Extract all of the rows below and reproduce each line word for word, without altering anything.

————

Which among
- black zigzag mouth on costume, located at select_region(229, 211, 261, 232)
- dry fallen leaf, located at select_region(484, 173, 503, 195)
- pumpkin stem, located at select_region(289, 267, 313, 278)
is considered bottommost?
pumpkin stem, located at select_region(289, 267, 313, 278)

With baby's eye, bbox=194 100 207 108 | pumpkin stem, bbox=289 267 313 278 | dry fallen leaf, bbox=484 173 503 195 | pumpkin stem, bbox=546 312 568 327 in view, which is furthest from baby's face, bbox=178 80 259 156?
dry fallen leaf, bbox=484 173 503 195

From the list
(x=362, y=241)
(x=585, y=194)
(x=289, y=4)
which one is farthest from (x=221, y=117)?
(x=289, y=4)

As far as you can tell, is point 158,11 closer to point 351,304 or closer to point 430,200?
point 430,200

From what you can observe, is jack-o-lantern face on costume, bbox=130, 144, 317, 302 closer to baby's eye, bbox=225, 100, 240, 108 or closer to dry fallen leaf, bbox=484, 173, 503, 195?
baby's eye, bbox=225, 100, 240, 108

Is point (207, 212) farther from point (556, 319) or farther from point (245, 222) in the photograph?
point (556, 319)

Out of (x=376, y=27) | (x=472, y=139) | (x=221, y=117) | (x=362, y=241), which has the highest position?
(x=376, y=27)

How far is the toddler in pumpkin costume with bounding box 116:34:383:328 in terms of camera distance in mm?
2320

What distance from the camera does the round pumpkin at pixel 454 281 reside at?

————

_REPLY TO THE TASK_
Which among
- black zigzag mouth on costume, located at select_region(229, 211, 261, 232)
- dry fallen leaf, located at select_region(484, 173, 503, 195)
- pumpkin stem, located at select_region(289, 267, 313, 278)
is considered bottommost?
pumpkin stem, located at select_region(289, 267, 313, 278)

With baby's eye, bbox=194 100 207 108 | pumpkin stem, bbox=289 267 313 278 | dry fallen leaf, bbox=484 173 503 195 | pumpkin stem, bbox=546 312 568 327 in view, which is furthest from baby's face, bbox=178 80 259 156?
dry fallen leaf, bbox=484 173 503 195

From the list
(x=362, y=241)
(x=585, y=194)
(x=289, y=4)
which one is farthest from (x=221, y=117)?
(x=289, y=4)

As far as you can tell, is point 158,11 closer to point 351,304 or closer to point 430,200?
point 430,200

From what you can observe, is jack-o-lantern face on costume, bbox=130, 144, 317, 302 closer to baby's eye, bbox=225, 100, 240, 108 or closer to dry fallen leaf, bbox=484, 173, 503, 195?
baby's eye, bbox=225, 100, 240, 108

Is point (207, 212) farther from point (556, 319) or farther from point (245, 222) in the photograph?
point (556, 319)

Out of (x=376, y=27) | (x=472, y=139) | (x=221, y=117) | (x=362, y=241), which has the highest position?
(x=376, y=27)

How far is the toddler in pumpkin costume with bounding box 116:34:383:328 in terms of camera distance in mm?
2320

What distance from the camera does the round pumpkin at pixel 454 281 reside at?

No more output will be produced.